L’idotée, une véritable abeille des mers
Radio-Canada
La pollinisation est-elle née sur terre avec les abeilles ou des millions d'années plus tôt au fond des océans? La découverte du rôle de l'idotée, un crustacé marin, dans la fécondation des algues rouges chamboule la connaissance des interactions entre animaux et végétaux.
Ça faisait 25 ans qu'on se posait la question, relève en souriant Christophe Destombe, professeur à Sorbonne Université, attablé dans la bibliothèque de la station biologique de Roscoff, en Bretagne, une région du nord-ouest de la France.

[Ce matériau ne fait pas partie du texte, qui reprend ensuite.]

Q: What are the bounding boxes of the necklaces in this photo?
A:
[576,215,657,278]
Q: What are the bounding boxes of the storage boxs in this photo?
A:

Jusqu'à présent, la plupart des scientifiques excluaient l'intervention des animaux dans la fécondation des algues. Il y avait le dogme qu'en milieu marin, la plupart des fécondations se faisaient par mouvement d'eau, explique Myriam Valero, généticienne des populations et directrice de recherche au CNRS, l'organisme public français de la recherche scientifique.
Mais les gamètes mâles des algues rouges ont une particularité inhabituelle : ils n'ont pas de flagelle, contrairement aux spermatozoïdes. Ils ne peuvent donc pas se déplacer dans l'eau pour rejoindre les gamètes femelles qui, eux, sont immobiles.
Or, on s'est aperçu qu'avec les algues rouges, il y avait toujours un petit crustacé, qui s'appelle une idotée. On s'est dit que la présence de ces idotées jouait peut-être un rôle dans la reproduction, raconte M. Destombe.
Quand les deux chercheurs créent un laboratoire de génétique et de biologie évolutive des algues à Roscoff, au début des années 2000, une des idées au départ, c'est de tester cette hypothèse, explique Mme Valero.
Travailler avec du matériel vivant, mal connu et dont les organes reproducteurs sont cachés relève cependant du parcours du combattant.
Lors de la première expérience, toutes les algues meurent. Trois expériences sur des algues rouges au Chili échouent à nouveau. C'était horrible, quelle frustration!, se souvient Marie-Laure Guillemin, professeure à l'Université australe du Chili, spécialiste de l'évolution des algues.
Fin 2019, une doctorante, Emma Lavaut, peut enfin se consacrer à 100 % à cette question et affiner le protocole expérimental : des algues rouges mâles et femelles, espacées de 15 centimètres, sont placées dans des aquariums, certaines avec des idotées, d'autres sans.